From the first line to the last, retype the data below exactly.

+ + +

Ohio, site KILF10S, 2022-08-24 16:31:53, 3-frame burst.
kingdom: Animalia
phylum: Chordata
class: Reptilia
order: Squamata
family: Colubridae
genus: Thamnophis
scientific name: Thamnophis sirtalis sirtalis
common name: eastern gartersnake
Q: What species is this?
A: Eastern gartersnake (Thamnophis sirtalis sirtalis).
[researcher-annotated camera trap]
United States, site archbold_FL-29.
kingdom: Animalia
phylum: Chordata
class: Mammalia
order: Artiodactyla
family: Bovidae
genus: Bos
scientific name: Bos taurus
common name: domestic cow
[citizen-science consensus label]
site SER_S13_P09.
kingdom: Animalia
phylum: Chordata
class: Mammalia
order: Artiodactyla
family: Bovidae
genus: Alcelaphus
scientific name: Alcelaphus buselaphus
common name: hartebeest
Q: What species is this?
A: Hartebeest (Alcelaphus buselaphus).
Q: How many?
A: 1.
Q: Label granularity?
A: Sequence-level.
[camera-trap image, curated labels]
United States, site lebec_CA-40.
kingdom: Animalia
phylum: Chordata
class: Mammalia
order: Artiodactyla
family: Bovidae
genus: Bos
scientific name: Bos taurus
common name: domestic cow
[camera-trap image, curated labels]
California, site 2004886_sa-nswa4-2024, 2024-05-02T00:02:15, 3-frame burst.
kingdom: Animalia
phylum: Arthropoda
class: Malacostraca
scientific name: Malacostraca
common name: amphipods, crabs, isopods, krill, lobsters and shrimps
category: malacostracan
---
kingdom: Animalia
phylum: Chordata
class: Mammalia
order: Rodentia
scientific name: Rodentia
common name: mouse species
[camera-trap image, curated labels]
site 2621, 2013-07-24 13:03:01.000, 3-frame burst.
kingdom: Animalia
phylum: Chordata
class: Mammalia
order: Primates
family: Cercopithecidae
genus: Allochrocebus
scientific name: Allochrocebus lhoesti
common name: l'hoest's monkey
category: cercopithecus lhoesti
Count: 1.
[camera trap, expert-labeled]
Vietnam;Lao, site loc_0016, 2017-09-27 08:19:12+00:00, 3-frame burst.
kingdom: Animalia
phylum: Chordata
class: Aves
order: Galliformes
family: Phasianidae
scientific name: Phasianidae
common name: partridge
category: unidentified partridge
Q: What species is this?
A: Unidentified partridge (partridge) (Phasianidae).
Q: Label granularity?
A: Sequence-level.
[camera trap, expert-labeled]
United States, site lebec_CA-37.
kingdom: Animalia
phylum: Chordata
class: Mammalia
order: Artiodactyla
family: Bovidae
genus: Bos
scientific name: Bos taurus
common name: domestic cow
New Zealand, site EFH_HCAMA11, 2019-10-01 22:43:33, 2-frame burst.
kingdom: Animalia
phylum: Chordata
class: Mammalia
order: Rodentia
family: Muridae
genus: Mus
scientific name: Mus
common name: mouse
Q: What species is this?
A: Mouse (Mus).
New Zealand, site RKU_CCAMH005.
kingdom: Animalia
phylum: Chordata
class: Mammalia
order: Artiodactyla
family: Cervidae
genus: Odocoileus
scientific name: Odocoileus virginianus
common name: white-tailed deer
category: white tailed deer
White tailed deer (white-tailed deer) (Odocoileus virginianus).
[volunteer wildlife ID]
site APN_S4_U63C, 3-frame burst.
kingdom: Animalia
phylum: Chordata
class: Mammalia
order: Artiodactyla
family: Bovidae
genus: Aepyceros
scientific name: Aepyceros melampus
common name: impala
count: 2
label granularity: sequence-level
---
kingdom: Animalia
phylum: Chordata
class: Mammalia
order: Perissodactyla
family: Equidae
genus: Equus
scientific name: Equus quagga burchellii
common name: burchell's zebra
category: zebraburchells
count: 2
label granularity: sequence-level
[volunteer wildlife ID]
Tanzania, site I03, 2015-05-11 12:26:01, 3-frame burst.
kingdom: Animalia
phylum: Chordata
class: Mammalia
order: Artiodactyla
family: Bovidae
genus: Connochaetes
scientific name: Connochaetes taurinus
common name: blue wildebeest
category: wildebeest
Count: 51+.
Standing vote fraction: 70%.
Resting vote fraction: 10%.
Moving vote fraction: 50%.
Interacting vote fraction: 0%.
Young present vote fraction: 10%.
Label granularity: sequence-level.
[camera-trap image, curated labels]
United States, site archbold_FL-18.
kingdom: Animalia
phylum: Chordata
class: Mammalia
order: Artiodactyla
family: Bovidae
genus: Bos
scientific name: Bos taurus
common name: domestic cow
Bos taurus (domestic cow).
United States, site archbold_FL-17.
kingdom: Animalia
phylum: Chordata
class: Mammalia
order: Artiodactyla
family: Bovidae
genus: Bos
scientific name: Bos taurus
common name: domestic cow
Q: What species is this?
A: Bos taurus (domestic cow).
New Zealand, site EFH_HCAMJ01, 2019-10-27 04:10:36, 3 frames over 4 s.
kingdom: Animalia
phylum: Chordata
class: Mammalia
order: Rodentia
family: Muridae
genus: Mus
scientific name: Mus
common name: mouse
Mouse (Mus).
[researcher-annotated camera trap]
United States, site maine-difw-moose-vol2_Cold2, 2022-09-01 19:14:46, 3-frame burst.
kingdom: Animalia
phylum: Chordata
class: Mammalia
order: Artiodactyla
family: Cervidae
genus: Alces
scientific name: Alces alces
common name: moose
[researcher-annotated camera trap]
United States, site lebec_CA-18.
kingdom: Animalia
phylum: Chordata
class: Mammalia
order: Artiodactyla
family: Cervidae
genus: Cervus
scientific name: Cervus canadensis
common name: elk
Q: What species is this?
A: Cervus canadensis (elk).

+ + +

__Answer to this problem__.
Ohio, site KILF10S, 2022-08-24 16:31:53, 3-frame burst.
kingdom: Animalia
phylum: Chordata
class: Reptilia
order: Squamata
family: Colubridae
genus: Thamnophis
scientific name: Thamnophis sirtalis sirtalis
common name: eastern gartersnake
Q: What species is this?
A: Eastern gartersnake (Thamnophis sirtalis sirtalis).
[researcher-annotated camera trap]
United States, site archbold_FL-29.
kingdom: Animalia
phylum: Chordata
class: Mammalia
order: Artiodactyla
family: Bovidae
genus: Bos
scientific name: Bos taurus
common name: domestic cow
[citizen-science consensus label]
site SER_S13_P09.
kingdom: Animalia
phylum: Chordata
class: Mammalia
order: Artiodactyla
family: Bovidae
genus: Alcelaphus
scientific name: Alcelaphus buselaphus
common name: hartebeest
Q: What species is this?
A: Hartebeest (Alcelaphus buselaphus).
Q: How many?
A: 1.
Q: Label granularity?
A: Sequence-level.
[camera-trap image, curated labels]
United States, site lebec_CA-40.
kingdom: Animalia
phylum: Chordata
class: Mammalia
order: Artiodactyla
family: Bovidae
genus: Bos
scientific name: Bos taurus
common name: domestic cow
[camera-trap image, curated labels]
California, site 2004886_sa-nswa4-2024, 2024-05-02T00:02:15, 3-frame burst.
kingdom: Animalia
phylum: Arthropoda
class: Malacostraca
scientific name: Malacostraca
common name: amphipods, crabs, isopods, krill, lobsters and shrimps
category: malacostracan
---
kingdom: Animalia
phylum: Chordata
class: Mammalia
order: Rodentia
scientific name: Rodentia
common name: mouse species
[camera-trap image, curated labels]
site 2621, 2013-07-24 13:03:01.000, 3-frame burst.
kingdom: Animalia
phylum: Chordata
class: Mammalia
order: Primates
family: Cercopithecidae
genus: Allochrocebus
scientific name: Allochrocebus lhoesti
common name: l'hoest's monkey
category: cercopithecus lhoesti
Count: 1.
[camera trap, expert-labeled]
Vietnam;Lao, site loc_0016, 2017-09-27 08:19:12+00:00, 3-frame burst.
kingdom: Animalia
phylum: Chordata
class: Aves
order: Galliformes
family: Phasianidae
scientific name: Phasianidae
common name: partridge
category: unidentified partridge
Q: What species is this?
A: Unidentified partridge (partridge) (Phasianidae).
Q: Label granularity?
A: Sequence-level.
[camera trap, expert-labeled]
United States, site lebec_CA-37.
kingdom: Animalia
phylum: Chordata
class: Mammalia
order: Artiodactyla
family: Bovidae
genus: Bos
scientific name: Bos taurus
common name: domestic cow
New Zealand, site EFH_HCAMA11, 2019-10-01 22:43:33, 2-frame burst.
kingdom: Animalia
phylum: Chordata
class: Mammalia
order: Rodentia
family: Muridae
genus: Mus
scientific name: Mus
common name: mouse
Q: What species is this?
A: Mouse (Mus).
New Zealand, site RKU_CCAMH005.
kingdom: Animalia
phylum: Chordata
class: Mammalia
order: Artiodactyla
family: Cervidae
genus: Odocoileus
scientific name: Odocoileus virginianus
common name: white-tailed deer
category: white tailed deer
White tailed deer (white-tailed deer) (Odocoileus virginianus).
[volunteer wildlife ID]
site APN_S4_U63C, 3-frame burst.
kingdom: Animalia
phylum: Chordata
class: Mammalia
order: Artiodactyla
family: Bovidae
genus: Aepyceros
scientific name: Aepyceros melampus
common name: impala
count: 2
label granularity: sequence-level
---
kingdom: Animalia
phylum: Chordata
class: Mammalia
order: Perissodactyla
family: Equidae
genus: Equus
scientific name: Equus quagga burchellii
common name: burchell's zebra
category: zebraburchells
count: 2
label granularity: sequence-level
[volunteer wildlife ID]
Tanzania, site I03, 2015-05-11 12:26:01, 3-frame burst.
kingdom: Animalia
phylum: Chordata
class: Mammalia
order: Artiodactyla
family: Bovidae
genus: Connochaetes
scientific name: Connochaetes taurinus
common name: blue wildebeest
category: wildebeest
Count: 51+.
Standing vote fraction: 70%.
Resting vote fraction: 10%.
Moving vote fraction: 50%.
Interacting vote fraction: 0%.
Young present vote fraction: 10%.
Label granularity: sequence-level.
[camera-trap image, curated labels]
United States, site archbold_FL-18.
kingdom: Animalia
phylum: Chordata
class: Mammalia
order: Artiodactyla
family: Bovidae
genus: Bos
scientific name: Bos taurus
common name: domestic cow
Bos taurus (domestic cow).
United States, site archbold_FL-17.
kingdom: Animalia
phylum: Chordata
class: Mammalia
order: Artiodactyla
family: Bovidae
genus: Bos
scientific name: Bos taurus
common name: domestic cow
Q: What species is this?
A: Bos taurus (domestic cow).
New Zealand, site EFH_HCAMJ01, 2019-10-27 04:10:36, 3 frames over 4 s.
kingdom: Animalia
phylum: Chordata
class: Mammalia
order: Rodentia
family: Muridae
genus: Mus
scientific name: Mus
common name: mouse
Mouse (Mus).
[researcher-annotated camera trap]
United States, site maine-difw-moose-vol2_Cold2, 2022-09-01 19:14:46, 3-frame burst.
kingdom: Animalia
phylum: Chordata
class: Mammalia
order: Artiodactyla
family: Cervidae
genus: Alces
scientific name: Alces alces
common name: moose
[researcher-annotated camera trap]
United States, site lebec_CA-18.
kingdom: Animalia
phylum: Chordata
class: Mammalia
order: Artiodactyla
family: Cervidae
genus: Cervus
scientific name: Cervus canadensis
common name: elk
Q: What species is this?
A: Cervus canadensis (elk).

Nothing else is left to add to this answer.